### SHORT EXERCISE A
Return every line of the records that contains the word "blossoming".

### EXCERPTED TEXT
::::::::::

Starting from the 2nd Learning Cycle, the weights of the neural network starts updating, indicating its learning results while performing the next cycle of data collection.
Currently, only 5 rounds of Learning Cycle are designed. However, more rounds may be required as there's only one robot performing this learning task in this project.
A Learning Cycle comprises of a large number of Grip Cycles, collecting data to update the weights of the neural network (g). As mentioned above, a typical Learning Cycle starts from the 2nd until the last, which comprises of a standard structure as the following to be repeated the most times.
Learning Cycle m = 2~5:
- Grip Cycle n = 1 (start of this Learning Cycle 1)
- ...
- Grip Cycle n (end of last Grip Cycle n-1 = start of this Grip Cycle n)
- Shot 00 (without gripper, only the objects in tray)
- Move 00 (randomly move gripper into target workspace)
- Shot 01 (with gripper and objects in tray)
-
- CEMs 1 => Move 1 => Shot 1 (prepare to perform Pick)
- CEMs 2 => Move 2 => Shot 2 (prepare to perform Pick)
- ...
- CEMs x => Move x => Shot x (decides to perform Pick)
-
- Pick (close grip)
- Shot x1 (grasp moment record on Tray 1)
- Move (to Tray 2)
- Shot x2 (grasp success detection on Tray 1, objects in Tray 1 "-1")
- Drop (open grip)
- Shot x3 (grasp success detection on Tray 2, objects in Tray 2 "+1")
- Grip Cycle n+1 (end of this Grip Cycle n = start of next Grip Cycle n+1)
- ...
- Grip End (end of this Learning Cycle 1 = start of next Learning Cycle 2)
Each Grip Cycle (n) consists of certain Integrated Task Flows (ITFs), including ITF-SoMo, ITF-CEMs, and ITF-Pick. Each ITF shall be integrated into a script of commands to be called and executed.

::::::::::

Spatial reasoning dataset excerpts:

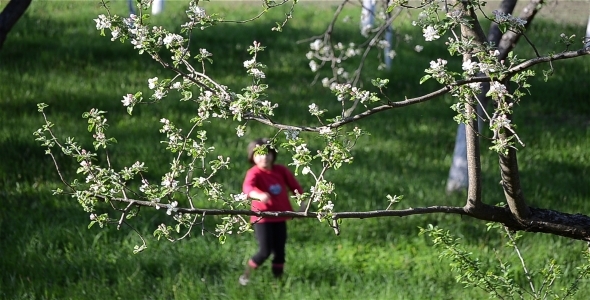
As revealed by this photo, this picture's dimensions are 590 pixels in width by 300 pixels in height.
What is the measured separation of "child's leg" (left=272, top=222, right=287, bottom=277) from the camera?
5520 millimetres

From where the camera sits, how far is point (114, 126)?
9.17 meters

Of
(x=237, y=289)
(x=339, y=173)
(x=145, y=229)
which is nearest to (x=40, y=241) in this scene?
(x=145, y=229)

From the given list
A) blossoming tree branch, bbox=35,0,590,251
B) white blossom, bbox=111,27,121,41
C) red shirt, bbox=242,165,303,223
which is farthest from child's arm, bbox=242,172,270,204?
white blossom, bbox=111,27,121,41

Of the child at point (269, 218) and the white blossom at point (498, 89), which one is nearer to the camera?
the white blossom at point (498, 89)

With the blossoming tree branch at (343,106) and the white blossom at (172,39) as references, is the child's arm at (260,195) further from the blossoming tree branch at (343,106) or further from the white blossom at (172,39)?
the white blossom at (172,39)

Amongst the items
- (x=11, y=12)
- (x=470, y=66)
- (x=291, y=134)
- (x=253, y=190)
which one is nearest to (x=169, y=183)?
(x=291, y=134)

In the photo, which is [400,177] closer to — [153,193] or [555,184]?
[555,184]

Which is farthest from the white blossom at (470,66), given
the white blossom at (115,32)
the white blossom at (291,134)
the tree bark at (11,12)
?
the tree bark at (11,12)

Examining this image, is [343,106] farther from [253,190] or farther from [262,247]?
[262,247]

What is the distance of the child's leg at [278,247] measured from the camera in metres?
5.52

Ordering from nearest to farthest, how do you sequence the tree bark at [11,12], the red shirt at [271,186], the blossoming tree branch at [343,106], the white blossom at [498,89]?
the white blossom at [498,89] < the blossoming tree branch at [343,106] < the red shirt at [271,186] < the tree bark at [11,12]

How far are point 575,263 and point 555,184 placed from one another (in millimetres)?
2082

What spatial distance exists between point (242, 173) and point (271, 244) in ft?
7.66

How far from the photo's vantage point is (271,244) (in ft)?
18.0
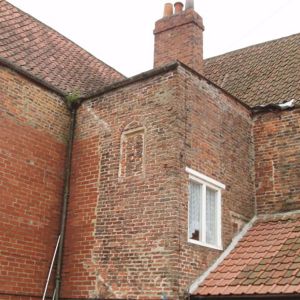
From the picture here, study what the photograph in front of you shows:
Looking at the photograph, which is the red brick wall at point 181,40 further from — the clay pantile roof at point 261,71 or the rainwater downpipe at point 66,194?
the rainwater downpipe at point 66,194

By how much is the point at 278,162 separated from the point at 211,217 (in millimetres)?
2580

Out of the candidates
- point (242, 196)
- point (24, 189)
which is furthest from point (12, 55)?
point (242, 196)

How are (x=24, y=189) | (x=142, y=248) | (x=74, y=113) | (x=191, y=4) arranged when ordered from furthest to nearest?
(x=191, y=4) → (x=74, y=113) → (x=24, y=189) → (x=142, y=248)

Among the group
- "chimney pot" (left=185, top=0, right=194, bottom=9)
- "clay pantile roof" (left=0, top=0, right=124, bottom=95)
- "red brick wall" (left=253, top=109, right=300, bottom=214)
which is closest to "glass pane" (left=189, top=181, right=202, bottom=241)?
→ "red brick wall" (left=253, top=109, right=300, bottom=214)

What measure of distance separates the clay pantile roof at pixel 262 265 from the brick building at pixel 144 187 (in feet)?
0.10

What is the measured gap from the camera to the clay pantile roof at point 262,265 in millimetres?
8398

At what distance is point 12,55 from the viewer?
11438 millimetres

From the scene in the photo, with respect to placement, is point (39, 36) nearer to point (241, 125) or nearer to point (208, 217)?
point (241, 125)

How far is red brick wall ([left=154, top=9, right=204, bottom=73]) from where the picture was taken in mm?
13133

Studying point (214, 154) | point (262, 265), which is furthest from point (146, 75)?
point (262, 265)

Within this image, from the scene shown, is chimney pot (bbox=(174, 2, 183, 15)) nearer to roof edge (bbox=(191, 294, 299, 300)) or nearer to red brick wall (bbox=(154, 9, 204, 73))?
red brick wall (bbox=(154, 9, 204, 73))

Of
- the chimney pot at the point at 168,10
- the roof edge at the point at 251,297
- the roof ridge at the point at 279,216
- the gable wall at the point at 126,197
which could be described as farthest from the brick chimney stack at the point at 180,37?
the roof edge at the point at 251,297

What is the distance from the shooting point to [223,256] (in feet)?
33.5

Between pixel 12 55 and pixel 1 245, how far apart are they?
4641mm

::::::::::

### SHORT EXERCISE B
Please update the robot grasping text by writing out everything from "- Shot 01 (with" down to "2 (prepare to perform Pick)" with "gripper" changed to "end effector".

### CORRECT ANSWER A
A) blossoming tree branch, bbox=35,0,590,251
With the blossoming tree branch at (343,106) and the white blossom at (172,39) as references, is the child's arm at (260,195) further from the blossoming tree branch at (343,106) or further from the white blossom at (172,39)?
Ordering from nearest to farthest, how do you sequence the tree bark at [11,12], the red shirt at [271,186], the blossoming tree branch at [343,106], the white blossom at [498,89]?
the white blossom at [498,89] < the blossoming tree branch at [343,106] < the red shirt at [271,186] < the tree bark at [11,12]

### CORRECT ANSWER B
- Shot 01 (with end effector and objects in tray)
-
- CEMs 1 => Move 1 => Shot 1 (prepare to perform Pick)
- CEMs 2 => Move 2 => Shot 2 (prepare to perform Pick)